Any home renovation is an exciting endeavor and it can be tempting to dive right in. You’ve found the perfect tile and paint, what more could be needed? But before you start swinging a sledgehammer, here are five important steps to take before a kitchen renovation.
Nobody likes talking about money because there never seems to be enough for the dream project. So start by being realistic. Whatever your top budget to spend on a kitchen renovation is, set your goal for 80% of that. There will always be unforeseen costs associated with a kitchen renovation so it’s important to set aside money. It’s never fun to live with a half-finished kitchen.
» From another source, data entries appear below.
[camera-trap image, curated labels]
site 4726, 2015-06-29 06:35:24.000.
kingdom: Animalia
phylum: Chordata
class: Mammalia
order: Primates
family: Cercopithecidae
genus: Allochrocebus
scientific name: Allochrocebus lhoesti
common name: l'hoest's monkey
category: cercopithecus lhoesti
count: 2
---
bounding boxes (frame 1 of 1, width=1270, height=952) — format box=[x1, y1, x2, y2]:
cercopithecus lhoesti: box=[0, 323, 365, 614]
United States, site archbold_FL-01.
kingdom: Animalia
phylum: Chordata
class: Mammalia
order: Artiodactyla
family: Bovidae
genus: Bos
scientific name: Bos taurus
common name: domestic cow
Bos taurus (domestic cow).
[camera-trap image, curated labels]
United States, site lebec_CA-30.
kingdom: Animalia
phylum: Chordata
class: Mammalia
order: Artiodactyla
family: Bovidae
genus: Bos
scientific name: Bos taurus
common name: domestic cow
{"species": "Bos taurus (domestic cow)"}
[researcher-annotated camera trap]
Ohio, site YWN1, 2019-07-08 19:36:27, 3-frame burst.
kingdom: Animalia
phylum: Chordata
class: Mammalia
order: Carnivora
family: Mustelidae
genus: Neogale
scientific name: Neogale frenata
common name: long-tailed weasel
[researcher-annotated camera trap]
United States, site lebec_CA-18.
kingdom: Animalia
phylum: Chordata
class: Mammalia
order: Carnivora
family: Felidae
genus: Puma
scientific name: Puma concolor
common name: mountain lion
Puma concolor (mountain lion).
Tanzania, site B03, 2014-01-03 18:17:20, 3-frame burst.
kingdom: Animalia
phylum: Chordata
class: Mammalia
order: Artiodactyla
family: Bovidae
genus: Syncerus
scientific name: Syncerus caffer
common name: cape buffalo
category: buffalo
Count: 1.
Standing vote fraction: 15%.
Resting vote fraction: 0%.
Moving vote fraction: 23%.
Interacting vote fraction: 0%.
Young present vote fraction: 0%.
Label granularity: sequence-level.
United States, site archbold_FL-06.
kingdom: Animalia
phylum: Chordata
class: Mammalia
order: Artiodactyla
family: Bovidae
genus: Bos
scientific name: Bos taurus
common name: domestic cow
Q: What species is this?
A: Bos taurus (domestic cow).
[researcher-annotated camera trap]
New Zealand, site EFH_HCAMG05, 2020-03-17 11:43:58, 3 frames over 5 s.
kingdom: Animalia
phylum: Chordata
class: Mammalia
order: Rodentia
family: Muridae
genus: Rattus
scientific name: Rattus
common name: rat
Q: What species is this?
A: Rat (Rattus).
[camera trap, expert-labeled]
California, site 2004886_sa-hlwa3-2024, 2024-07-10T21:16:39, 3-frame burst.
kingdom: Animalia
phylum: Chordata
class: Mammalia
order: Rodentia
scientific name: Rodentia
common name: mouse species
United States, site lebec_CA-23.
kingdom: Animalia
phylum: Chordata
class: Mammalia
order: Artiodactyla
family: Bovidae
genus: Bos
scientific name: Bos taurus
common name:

Think about your overall theme of your new kitchen. It can be tempting to go out and purchase pieces of your new kitchen as you find them, but this can lead to a disjointed room. Think about what style you want: modern, rustic, country. What color palette: neutral, bold, soft. Make sure that your design theme will be something you will want to have for years to come. Nobody wants to start a new kitchen renovation right after the previous one is finished.
3. What Can Be Saved
It might be nice to start fresh but keeping some existing features will save you money that you can allocate to more important items. If your fridge works just fine and will fit with the new theme, then keep it. If you’re not sure about saving existing items, try deep-cleaning them. Chances are you’ll have a greater appreciation for an oven that looks sparkling.
4. Do It Yourself
Hiring a kitchen renovation company is a great idea. They are the experts and you can depend on their quality and craftsmanship. It’s also nice to put a bit of elbow grease into a project. Go through your kitchen and make a list of what you can do yourself. Maybe you’re an expert tiler. Leave the countertops to the professionals and work on the floor yourself. Just make sure you’re realistic about your abilities. Even if you think you can complete part of a kitchen renovation yourself, the results might not be what you hope for.
Just like your budget, take your timeline projection and add to it. Nothing is ever completed on time. There can be hidden problems, permit delays, and maybe you just change your mind mid-way. Whatever comes up, it’s important to be realistic about your expectations. The more prepared you are for delays, the smoother everything will be.